The American street magician, card shark and endurance artist Diego Fabio shocked local audiences today with a breath-taking display of mind control. A pass-by said ‘He started here, where Primark is, and he walked to Boots over there, and not once did he loose his cool, throttle someone, or question long-held assumptions about the origins of life. First of all someone from ‘Water Aid’ approached and asked if he is upset about starving children in India having dirty water to play in, and he just nodded his head sagely. Then a slightly over-enthusiastic ‘Big Issue’ seller entered his personal space and he was able to hand over some change without breaking his stride. He just walked past the really loud drummer without feeling the need to grab him by the throat, shake him and ask what he’s doing with his life. He looked at the ‘Help For Heroes’ stall and didn’t ask them whether people fighting pointless wars for no obvious gain in places no-one has heard of really are heroes. Some Jehovah’s Witness were handing out leaflets explaining how God created the world and how He will lead us all to redemption, and not once did Fabio feel the need to articulate his long-held views on the Big Bang. Finally, he managed to avoid the guy with the clipboard with a beautiful, deft little shuffle. He was able to go into Boots with his head held high and he looked like he was actually enjoying walking around town. What a guy.’
Local representatives have warned about the threat to services and community cohesion as many of the shops and facilities in the area risk being turned into e-cigarette vendors. A local man, who was collecting money on the high street to support his local Tesco’s, said ‘We’ve got a great little community here, some great shops, over there we’ve got a Bella Italia, Yates’s and TK Maxx, next to that a Ladbrokes. But we’re coming under threat from these e-cigarette shops. Yeh dig deep love, it’s for a good cause. Sorry, where was I? Oh yes, they just come in and take over without thinking about the effect on us local people. What would we do on a Bank Holiday if there’s not a DFS Sofas round here? And if they dare to threaten our local Cash Converters, well that’s a red line as far as I’m concerned.’

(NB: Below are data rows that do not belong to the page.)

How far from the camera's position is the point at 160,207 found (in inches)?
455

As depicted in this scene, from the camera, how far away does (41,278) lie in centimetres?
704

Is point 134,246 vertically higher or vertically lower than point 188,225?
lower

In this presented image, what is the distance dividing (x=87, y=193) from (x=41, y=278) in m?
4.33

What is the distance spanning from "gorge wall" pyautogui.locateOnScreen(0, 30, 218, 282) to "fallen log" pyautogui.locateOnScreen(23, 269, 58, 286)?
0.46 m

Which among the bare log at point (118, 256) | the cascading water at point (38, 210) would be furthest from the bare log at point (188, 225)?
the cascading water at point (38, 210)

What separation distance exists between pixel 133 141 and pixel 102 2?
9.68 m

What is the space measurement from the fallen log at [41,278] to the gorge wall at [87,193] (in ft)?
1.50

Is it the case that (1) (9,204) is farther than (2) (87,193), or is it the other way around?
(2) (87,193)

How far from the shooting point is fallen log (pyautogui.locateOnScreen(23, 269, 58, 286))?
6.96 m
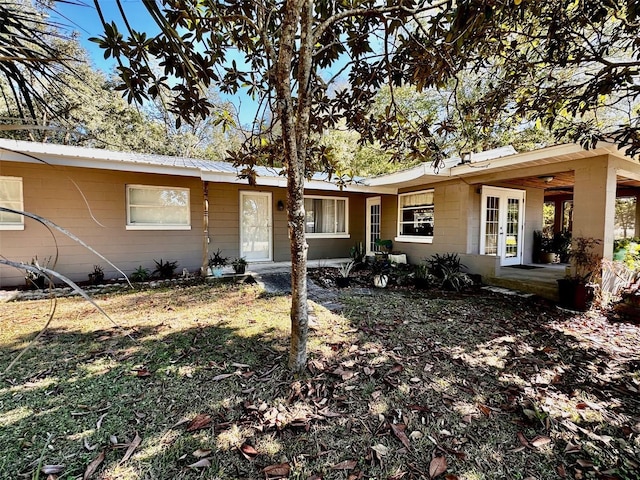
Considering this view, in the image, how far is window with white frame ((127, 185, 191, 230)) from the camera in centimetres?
742

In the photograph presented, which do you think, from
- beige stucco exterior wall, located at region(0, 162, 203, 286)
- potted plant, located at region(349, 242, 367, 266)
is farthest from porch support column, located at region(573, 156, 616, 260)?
beige stucco exterior wall, located at region(0, 162, 203, 286)

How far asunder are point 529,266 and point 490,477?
326 inches

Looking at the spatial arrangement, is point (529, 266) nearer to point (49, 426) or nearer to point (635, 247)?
point (635, 247)

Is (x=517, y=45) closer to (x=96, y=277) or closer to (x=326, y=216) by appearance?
(x=326, y=216)

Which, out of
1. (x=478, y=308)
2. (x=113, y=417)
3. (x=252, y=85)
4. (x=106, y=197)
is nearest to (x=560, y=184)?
(x=478, y=308)

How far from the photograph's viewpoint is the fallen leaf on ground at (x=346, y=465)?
190 centimetres

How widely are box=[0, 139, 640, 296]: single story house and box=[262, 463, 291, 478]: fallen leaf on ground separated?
208 inches

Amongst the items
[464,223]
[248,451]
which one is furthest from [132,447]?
[464,223]

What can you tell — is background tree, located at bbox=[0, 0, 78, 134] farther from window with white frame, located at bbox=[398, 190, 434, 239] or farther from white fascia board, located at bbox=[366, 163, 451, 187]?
window with white frame, located at bbox=[398, 190, 434, 239]

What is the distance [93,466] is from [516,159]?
7.36 meters

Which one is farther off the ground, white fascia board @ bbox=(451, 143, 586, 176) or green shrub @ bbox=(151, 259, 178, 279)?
white fascia board @ bbox=(451, 143, 586, 176)

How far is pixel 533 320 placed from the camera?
4699mm

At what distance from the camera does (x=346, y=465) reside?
1916 mm

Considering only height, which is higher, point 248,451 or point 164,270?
point 164,270
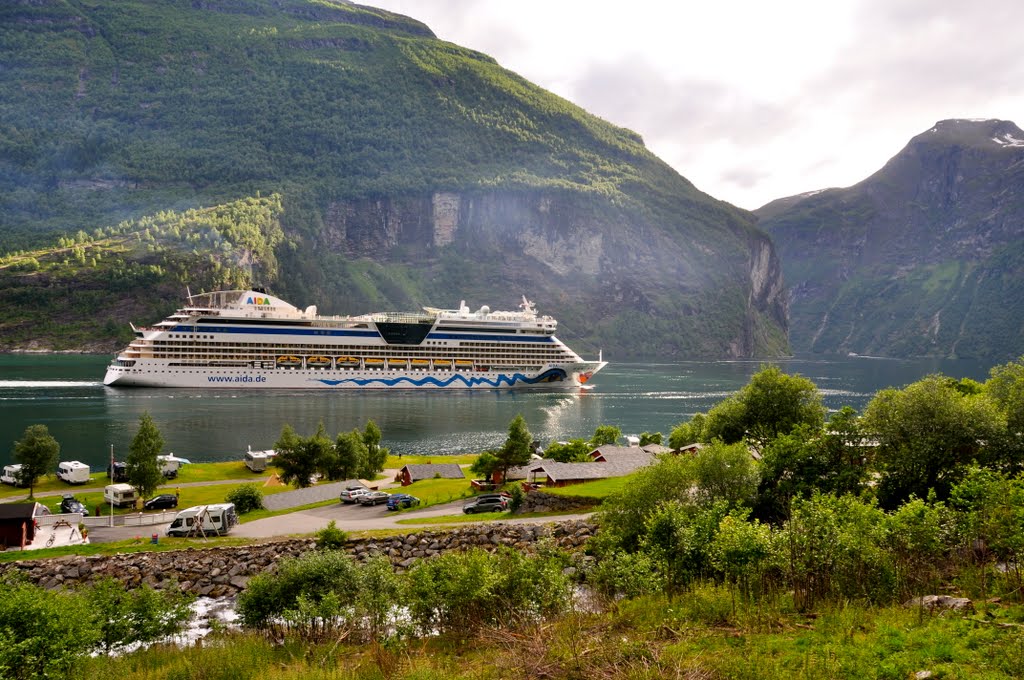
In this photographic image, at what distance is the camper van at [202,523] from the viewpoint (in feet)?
84.1

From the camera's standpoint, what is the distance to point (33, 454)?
3366 cm

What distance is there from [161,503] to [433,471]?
45.6ft

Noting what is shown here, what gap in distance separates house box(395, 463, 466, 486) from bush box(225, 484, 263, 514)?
28.6 feet

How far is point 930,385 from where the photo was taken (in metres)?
24.1

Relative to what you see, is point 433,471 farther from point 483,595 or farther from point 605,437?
point 483,595

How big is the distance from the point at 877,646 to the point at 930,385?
54.1 feet

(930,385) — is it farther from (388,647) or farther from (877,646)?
(388,647)

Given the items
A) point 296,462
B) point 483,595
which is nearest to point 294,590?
point 483,595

A local police spokesperson said ‘We are investigating 3 women, possibly related, probably from the Hathersage area of Yorkshire, who have been causing havoc on the internet using the twitter handles @actonbell, @ellisbell and @currerbell. Their standard approach is to send a slightly mocking tweet to a well-know celebratory. If they respond, they are bombarded with tweets in order to make them loose their cool, which are then re-tweeted for maximum embarrassment. For example, @ellisbell tweeted Victor Hugo ‘Les miserables? Know the feeling mate.#BanBoringFrenchies’. He unfortunately replied, at which point @actonbell tweeted a made-up poll which showed that 73% of people think the ‘Hunchback of Notre Dame’ is autobiographical, and @currerbell tweeted a fake Huffington Post listicle entitled ‘9 Reasons Why Alexandre Dumas Outshines Victor Hugo’. His responses have unfortunately been read far and wide. You know, it’s amazing how a Frenchman can express himself in only 144 characters. But he’s not the only one. Giuseppe Verdi (@soulboy69) was reducing to a quivering wreck and Richard Wagner (@theboss) has promised never to perform in England again. There’s been unfavourable changes to the Wikipedia page of George Elliot from @ellisbell, zero star reviews and snide comments on the Amazon page of ‘Pride and Prejudice’ from @currerbell, and you know that photoshopped picture of JMW Turner in an uncompromising position with Queen Victoria and Edgar Allan Poe that went viral a few weeks ago? It originated from @actonbell. And you do not want to see the twitter pic @ellisbell sent to @johnruskin. I can’t get it out of my head.’
As a local mindfulness meditation teacher sat in front of a room full of her students quietly enjoying being in the moment, she thought ‘In the future, I will look back at this time and think ‘those were the days’.’
Local man Edward Spelling entered the 4th Dimension today during a particularly intense mobile phone call. ‘I was trying to sort out the plumber, and there were loads of stupid details to get through, then suddenly when I ended the call I looked up and realised I had slipped through a gap in the space-time continuum. Suddenly I’m in the 4th Dimension. Got no idea how I ended up here’. He won’t return until the start of the new series of ‘Breaking Bad’ on Sky Atlantic.
Michael Burrows, 58, the owner of a local independent music shop faced disappointing sales news this week when his shop was discovered by a group of Japanese students and he had to sell his treasured copy of ‘Kind Of Blue’ (first edition). He was looking forward to an afternoon spent playing free-form jazz records slightly too loudly and rearranging the Doris Lessing books into 3 different places when his emporium was discovered by the foreign students. Despite co-owner David Hampton spending 35 minutes in the backroom ‘making a really good brew and some cheese on toast to see us through the afternoon’, the comic-book obsessed freshers were still able to spend half their student loans in one afternoon.